As luck would have it, we found the perfect necklace. It was a good omen.

I suggested to my mother that, rather than cook at home, we grab a bite to eat since we had plenty of kitchen time ahead of us in the next few days. She picked a restaurant that was a family favorite, and I thought it might be fun to sit at the bar. She was game.

We ordered a glass of wine and nibbled on some popcorn before the appetizer we were sharing arrived.

My mother and I reminisced about how, when my parents were empty nesters, they used to periodically eat at a restaurant bar. They’d chat with the bartender and patrons. It was as nourishing for the tummy as it was for the soul.

I decided to memorialize the event with a selfie, which got the attention of a few of the patrons around us and across the bar. A husband and wife asked if we’d like them to take a picture, and the woman sitting beside my mother did the same.

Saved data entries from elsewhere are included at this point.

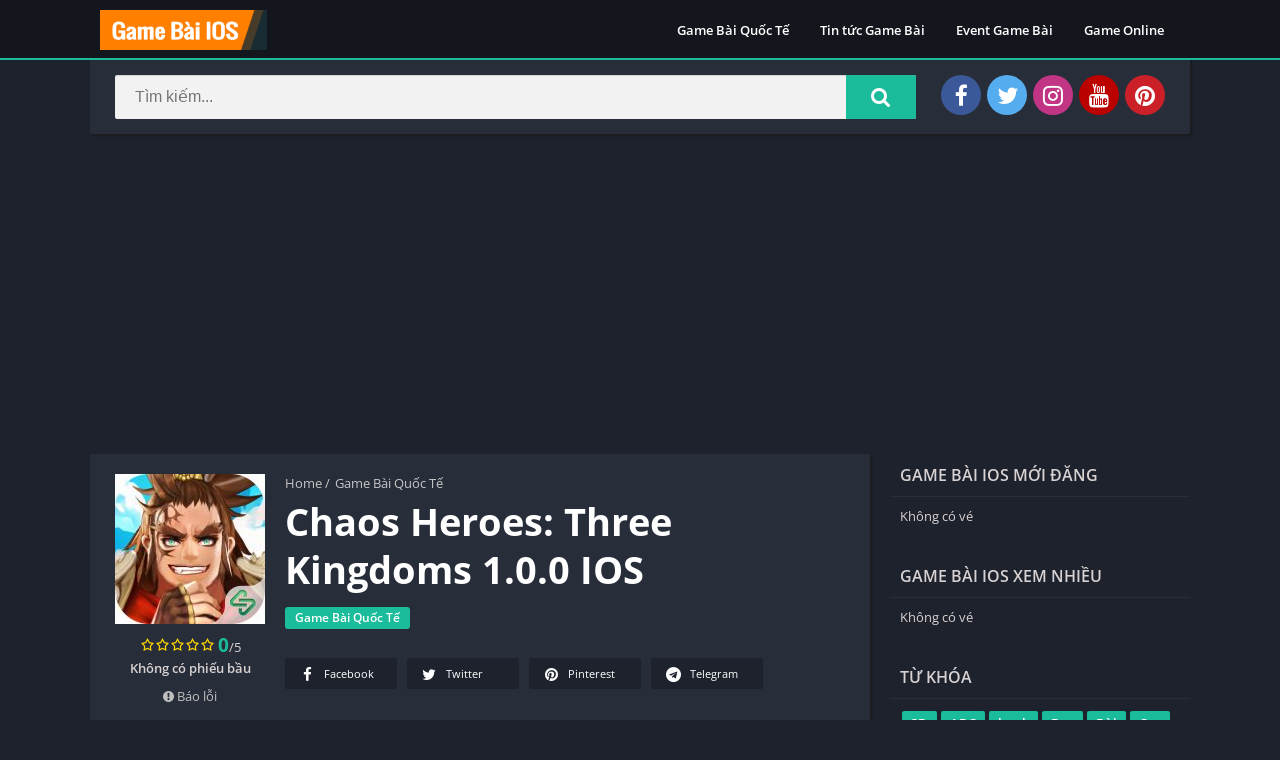

--- FILE ---
content_type: text/html; charset=utf-8
request_url: https://www.google.com/recaptcha/api2/aframe
body_size: 266
content:
<!DOCTYPE HTML><html><head><meta http-equiv="content-type" content="text/html; charset=UTF-8"></head><body><script nonce="-BU0eOpVtbXa2H61lbqVPg">/** Anti-fraud and anti-abuse applications only. See google.com/recaptcha */ try{var clients={'sodar':'https://pagead2.googlesyndication.com/pagead/sodar?'};window.addEventListener("message",function(a){try{if(a.source===window.parent){var b=JSON.parse(a.data);var c=clients[b['id']];if(c){var d=document.createElement('img');d.src=c+b['params']+'&rc='+(localStorage.getItem("rc::a")?sessionStorage.getItem("rc::b"):"");window.document.body.appendChild(d);sessionStorage.setItem("rc::e",parseInt(sessionStorage.getItem("rc::e")||0)+1);localStorage.setItem("rc::h",'1768855520247');}}}catch(b){}});window.parent.postMessage("_grecaptcha_ready", "*");}catch(b){}</script></body></html>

They asked if it was a birthday or celebration, and we said that we were just enjoying a meal out after my mother’s long caregiving journey. The patrons seemed genuinely happy for us to be having this time together.

The woman next to us said her mother had died not long ago, and she thinks about her every day. When her mother fell ill, the woman had moved from the town we were in to Massachusetts to care for her.

This restaurant was a place she used to come when she lived locally. It brought her comfort, too.

Many of us take for granted the choices and options we have that can bring us joy in a day. How simple an outing but how significant a milestone.